車いすもそうですが、例えば車に乗り換えるときに、車いすを積むのが大変そうと思って、手伝ってくださる方がいらっしゃいますが、自分の感覚ややり方がありますので、こちらも見守っていただければと思います。

Q.歩導くん ガイドウェイを導入してみていいかがですか?

3年前のサイトワールドで、お目にかかりましたので、歩導くんは存じ上げておりました。
私は車いすを使用しておりますので、点字ブロックを乗り越えるのに難はないですが、ガタつくのが気になっていたので、御社の製品に興味はありました。荷物とかを載せていると、がたつきの振動で落ちてしまったりしますしね。

Q.使用感はいかがでしょうか?
◎視覚障がい者側のご意見
Aさん:私は、誘導マットの上を無意識に歩いています。誘導マットの上を歩いていればとりあえずぶつかることはないのかな。と。靴を履き分けているので、靴底が厚いときは分かりにくいなと思うことはあります。しかし、ご案内が無ければ、初めて来る場所では分からないと思います。

Bさん:絨毯と誘導マットの境目が分かりにくいですね。どちらも柔らかい感触なので。
床材次第ですかね。床材が絨毯のところには薦めにくいですが、タイルのようなところであれば薦めたいと思います。マットがもう少し固いとか、白杖への跳ね返りがもう少しあるなど、分かりやすい目印になればと思います。
しかし、現在でも手掛かりにはなっています。以前は、ロッカーまでは一人では歩けず、机や本棚を伝って歩いていたので。

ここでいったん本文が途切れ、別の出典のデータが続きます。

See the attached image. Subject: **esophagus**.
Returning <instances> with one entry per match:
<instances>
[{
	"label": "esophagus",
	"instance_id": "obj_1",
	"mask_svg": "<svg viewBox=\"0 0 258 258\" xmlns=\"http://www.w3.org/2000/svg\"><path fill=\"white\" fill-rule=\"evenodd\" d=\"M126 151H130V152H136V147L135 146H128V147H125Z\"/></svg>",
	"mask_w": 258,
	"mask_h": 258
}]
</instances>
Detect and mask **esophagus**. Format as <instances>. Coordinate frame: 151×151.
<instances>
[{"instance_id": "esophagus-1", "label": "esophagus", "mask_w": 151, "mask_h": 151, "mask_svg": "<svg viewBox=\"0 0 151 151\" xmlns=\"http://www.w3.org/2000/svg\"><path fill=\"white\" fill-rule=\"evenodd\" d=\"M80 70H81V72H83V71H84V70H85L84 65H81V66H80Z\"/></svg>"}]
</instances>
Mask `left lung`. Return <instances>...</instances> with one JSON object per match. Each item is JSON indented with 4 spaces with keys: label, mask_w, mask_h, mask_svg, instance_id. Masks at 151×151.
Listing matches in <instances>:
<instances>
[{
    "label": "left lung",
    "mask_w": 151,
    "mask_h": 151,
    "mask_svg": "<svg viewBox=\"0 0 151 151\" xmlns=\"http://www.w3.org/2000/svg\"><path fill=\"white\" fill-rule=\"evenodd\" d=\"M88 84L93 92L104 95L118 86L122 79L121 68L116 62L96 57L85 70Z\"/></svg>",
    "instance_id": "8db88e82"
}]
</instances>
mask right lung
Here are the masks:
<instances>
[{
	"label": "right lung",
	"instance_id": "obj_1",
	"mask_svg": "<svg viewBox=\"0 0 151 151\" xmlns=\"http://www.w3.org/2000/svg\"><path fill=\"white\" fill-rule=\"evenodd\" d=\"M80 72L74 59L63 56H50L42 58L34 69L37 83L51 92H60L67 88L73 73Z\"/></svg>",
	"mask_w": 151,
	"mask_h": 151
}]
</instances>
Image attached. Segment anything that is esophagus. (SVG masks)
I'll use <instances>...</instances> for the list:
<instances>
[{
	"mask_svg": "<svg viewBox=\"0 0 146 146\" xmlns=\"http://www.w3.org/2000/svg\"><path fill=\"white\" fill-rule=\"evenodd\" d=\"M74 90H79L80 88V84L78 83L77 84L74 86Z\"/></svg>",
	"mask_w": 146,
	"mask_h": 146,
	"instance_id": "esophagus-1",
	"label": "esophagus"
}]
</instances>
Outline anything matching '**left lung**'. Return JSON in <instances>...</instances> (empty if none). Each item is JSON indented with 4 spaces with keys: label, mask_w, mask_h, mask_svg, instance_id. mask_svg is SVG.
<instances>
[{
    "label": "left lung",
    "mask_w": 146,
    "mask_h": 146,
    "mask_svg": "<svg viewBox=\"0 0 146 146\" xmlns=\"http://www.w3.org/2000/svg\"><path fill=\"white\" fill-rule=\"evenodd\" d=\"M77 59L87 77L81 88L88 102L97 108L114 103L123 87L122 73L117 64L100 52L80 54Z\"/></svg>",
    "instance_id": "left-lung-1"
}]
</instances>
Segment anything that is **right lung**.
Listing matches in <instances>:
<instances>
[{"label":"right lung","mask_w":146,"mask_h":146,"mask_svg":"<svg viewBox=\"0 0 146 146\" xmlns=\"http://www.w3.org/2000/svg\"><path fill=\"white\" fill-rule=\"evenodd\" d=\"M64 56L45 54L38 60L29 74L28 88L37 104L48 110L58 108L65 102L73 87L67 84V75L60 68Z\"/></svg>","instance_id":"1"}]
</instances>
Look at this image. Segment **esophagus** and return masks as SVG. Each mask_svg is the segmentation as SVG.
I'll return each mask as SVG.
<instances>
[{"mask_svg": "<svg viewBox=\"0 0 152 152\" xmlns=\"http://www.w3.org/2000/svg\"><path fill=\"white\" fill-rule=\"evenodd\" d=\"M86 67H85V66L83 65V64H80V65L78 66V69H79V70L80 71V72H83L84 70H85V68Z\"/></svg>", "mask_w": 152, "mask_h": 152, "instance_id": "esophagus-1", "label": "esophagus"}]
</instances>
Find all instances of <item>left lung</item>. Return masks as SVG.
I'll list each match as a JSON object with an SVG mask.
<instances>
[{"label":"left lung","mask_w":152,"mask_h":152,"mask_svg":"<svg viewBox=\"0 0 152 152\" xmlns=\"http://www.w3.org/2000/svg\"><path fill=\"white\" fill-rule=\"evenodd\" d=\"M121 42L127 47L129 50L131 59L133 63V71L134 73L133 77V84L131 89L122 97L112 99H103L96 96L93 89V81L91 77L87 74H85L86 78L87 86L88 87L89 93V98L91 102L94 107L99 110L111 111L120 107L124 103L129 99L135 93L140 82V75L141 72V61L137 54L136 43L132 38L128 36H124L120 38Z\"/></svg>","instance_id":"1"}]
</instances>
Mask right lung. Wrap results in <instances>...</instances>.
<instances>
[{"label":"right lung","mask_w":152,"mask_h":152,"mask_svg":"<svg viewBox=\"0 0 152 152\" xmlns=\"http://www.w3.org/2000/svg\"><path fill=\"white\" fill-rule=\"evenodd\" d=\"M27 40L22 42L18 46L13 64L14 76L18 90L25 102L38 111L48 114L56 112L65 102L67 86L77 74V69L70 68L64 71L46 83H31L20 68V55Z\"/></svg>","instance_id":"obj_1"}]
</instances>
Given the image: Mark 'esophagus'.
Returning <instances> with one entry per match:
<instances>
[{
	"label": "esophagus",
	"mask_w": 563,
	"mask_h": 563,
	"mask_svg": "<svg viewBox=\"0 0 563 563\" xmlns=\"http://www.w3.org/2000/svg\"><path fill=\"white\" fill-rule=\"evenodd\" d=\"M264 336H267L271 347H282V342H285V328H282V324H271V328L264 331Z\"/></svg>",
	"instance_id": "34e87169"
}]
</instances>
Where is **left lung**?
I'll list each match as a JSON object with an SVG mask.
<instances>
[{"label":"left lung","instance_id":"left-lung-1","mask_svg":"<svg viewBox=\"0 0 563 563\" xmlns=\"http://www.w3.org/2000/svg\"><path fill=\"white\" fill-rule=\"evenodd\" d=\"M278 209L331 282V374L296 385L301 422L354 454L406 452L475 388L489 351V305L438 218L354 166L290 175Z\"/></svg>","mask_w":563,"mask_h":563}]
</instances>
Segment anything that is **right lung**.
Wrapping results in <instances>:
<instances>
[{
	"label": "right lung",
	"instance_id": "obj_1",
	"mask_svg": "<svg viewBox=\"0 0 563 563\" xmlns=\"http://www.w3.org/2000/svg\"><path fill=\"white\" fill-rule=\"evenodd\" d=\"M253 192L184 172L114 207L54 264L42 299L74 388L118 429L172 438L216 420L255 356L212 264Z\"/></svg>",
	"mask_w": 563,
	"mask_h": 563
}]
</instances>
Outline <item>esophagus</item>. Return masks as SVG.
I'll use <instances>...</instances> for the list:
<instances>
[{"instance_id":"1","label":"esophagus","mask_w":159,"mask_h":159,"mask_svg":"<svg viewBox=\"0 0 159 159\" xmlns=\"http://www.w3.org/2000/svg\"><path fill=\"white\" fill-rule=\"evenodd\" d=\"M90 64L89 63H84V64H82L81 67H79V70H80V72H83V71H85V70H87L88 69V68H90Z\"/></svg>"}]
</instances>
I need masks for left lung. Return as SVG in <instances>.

総合病院などの空間が広いところにあったら便利ですね。病院は台車などが通るので点字ブロックはつけないという話を聞いたことがありますが、大きい施設はひとりでは歩けないです。診察に行くときはスタッフの方に呼ばれて連れていってくれるのでいいのですが、診察後の帰りが問題ですよね。以前、総合病院の耳鼻科へ行って帰る際に30人ぐらいぶつかってしまったことがありました。

◎車いす使用者側のご意見
幅が広くて(※)走りやすいですね。絨毯は車輪が引っ掛かりやすいので、誘導マットがあると動きやすいです。弱視の方で色が見やすいというお声を頂いたこともあります。
今後、視覚障がいの方が満足されて、かつ車いすユーザーも満足できるものができれば、
是非、屋内外に広まってほしいと思います。
やはり、点字ブロックですとガタつくので。駅員さんやヘルパーさんの方たちが、点字ブロックを通るとき、なるべく振動が来ないように気を遣ってくださるのですが、それに対してこちらも気を遣ってしまいますね。


※440mmの幅広タイプの歩導くんNEO(現在は販売終了。歩導くんPlusとして販売。)
奥の屈折している先が、歩導くんガイドウェイ(300mm幅)

Q.今後、どのような活動をされて行きたいですか?

以前は、ミニ展示会をやっていたのですが、予算の関係もあり、今は出来ておりません。
パソコン利用の支援だけですと、中々センターに来て頂く機会もないですので、ミニセミナーや情報交換会などを増やして、もっとコミュニケーションの場を作って行きたいですね。
一般の方にも自由に参加できるイベントがいいですね!
イベントを通じて、身近にいる障害のある方の力になってほしいと思います。